PAGE EXCERPT
Explaining the Extraordinary Success of an Ordinary High School
James Madison High School in the Marine Park neighborhood of Brooklyn boasts an unusual number of highly successful graduates. Among them are Supreme Court Justice Ruth Bader Ginsburg, political scientist Sidney Verba of Harvard University, Vermont Senator Bernie Sanders, Senate minority leader Chuck Schumer, former Minnesota Senator Norm Coleman, and six Nobel Prize winners.
It is impossible to know how much of an effect, if any, these individuals’ success can be attributed to the high school they attended. Perhaps they would have succeeded no matter where they went to high school. However, it stands to reason that there is something about the school that helped these extraordinary people reach their goals.
It wasn’t a longer school day. In the 50s the school was so crowded that 9th and 10th graders attended classes in the afternoons and juniors and seniors went in the mornings, leaving at noon to make way for the next shift of younger students.
It wasn’t small classes, either. One graduate recalled classes so crowded that some students were forced to share chairs or sit on radiators and windowsills. And space in general was at a premium. During the 1930s the school was so crowded that the freshmen studied in an “annex” located at a nearby Reform synagogue, Temple Ahavat Sholom.

PROVIDED DATA
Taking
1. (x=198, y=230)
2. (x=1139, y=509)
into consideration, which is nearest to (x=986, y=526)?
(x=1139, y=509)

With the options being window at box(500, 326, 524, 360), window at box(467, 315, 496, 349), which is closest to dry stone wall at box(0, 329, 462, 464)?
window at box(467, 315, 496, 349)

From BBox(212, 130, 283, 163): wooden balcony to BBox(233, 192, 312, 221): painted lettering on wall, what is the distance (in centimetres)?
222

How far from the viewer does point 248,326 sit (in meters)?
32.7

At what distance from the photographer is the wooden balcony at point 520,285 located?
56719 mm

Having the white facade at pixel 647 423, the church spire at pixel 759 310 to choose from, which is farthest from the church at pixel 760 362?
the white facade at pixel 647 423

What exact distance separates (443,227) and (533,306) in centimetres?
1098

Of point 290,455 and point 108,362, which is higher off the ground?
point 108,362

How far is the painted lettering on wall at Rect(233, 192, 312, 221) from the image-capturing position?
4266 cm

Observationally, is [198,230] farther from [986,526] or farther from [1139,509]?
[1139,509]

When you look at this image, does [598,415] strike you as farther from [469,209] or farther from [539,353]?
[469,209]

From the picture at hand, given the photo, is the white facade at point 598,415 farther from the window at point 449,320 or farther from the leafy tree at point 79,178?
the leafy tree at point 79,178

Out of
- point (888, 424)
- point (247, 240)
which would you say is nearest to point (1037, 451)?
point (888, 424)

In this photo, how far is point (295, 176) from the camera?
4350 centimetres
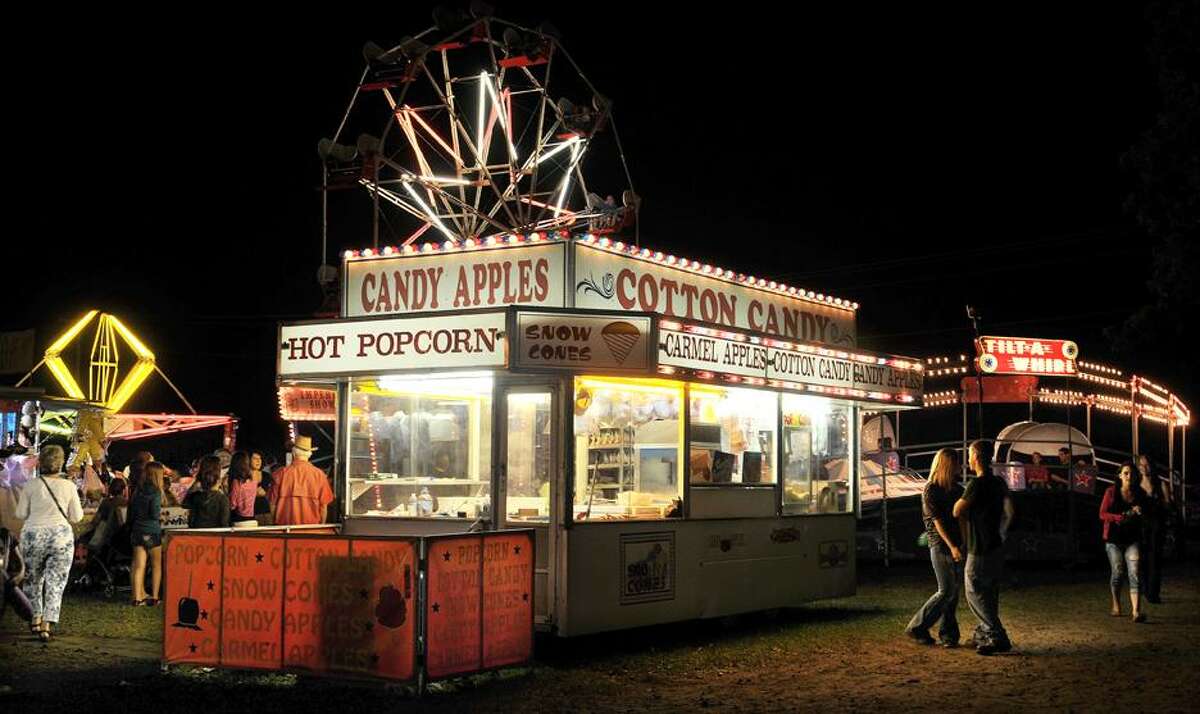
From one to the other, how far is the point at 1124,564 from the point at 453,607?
337 inches

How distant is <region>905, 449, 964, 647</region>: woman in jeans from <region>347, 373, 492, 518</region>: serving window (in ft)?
13.8

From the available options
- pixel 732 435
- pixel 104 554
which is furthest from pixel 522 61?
pixel 104 554

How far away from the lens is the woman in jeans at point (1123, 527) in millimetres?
14109

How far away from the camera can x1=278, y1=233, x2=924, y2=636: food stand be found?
443 inches

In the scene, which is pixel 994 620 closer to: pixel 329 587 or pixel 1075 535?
pixel 329 587

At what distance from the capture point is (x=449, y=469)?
12797 mm

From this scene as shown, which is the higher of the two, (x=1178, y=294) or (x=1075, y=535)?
(x=1178, y=294)

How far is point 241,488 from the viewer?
1596 cm

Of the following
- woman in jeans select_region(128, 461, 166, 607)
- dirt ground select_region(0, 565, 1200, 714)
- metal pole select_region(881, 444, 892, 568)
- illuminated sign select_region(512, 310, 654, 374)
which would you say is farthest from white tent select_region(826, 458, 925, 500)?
illuminated sign select_region(512, 310, 654, 374)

TASKS TO CARRY OUT
1) Answer these questions from the article about James Madison High School:
(a) In which Brooklyn neighborhood is the school located?
(b) In the 50s, when did juniors and seniors attend classes?
(c) During the 1930s, where did the freshmen study?
2) Put this sentence from the article about James Madison High School into Spanish: "Perhaps they would have succeeded no matter where they went to high school."

EXERCISE RESPONSES
1)
(a) Marine Park.
(b) In the mornings, leaving at noon.
(c) In an "annex" at Temple Ahavat Sholom, a nearby Reform synagogue.

2) Quizás habrían tenido éxito sin importar a qué escuela secundaria hubieran ido.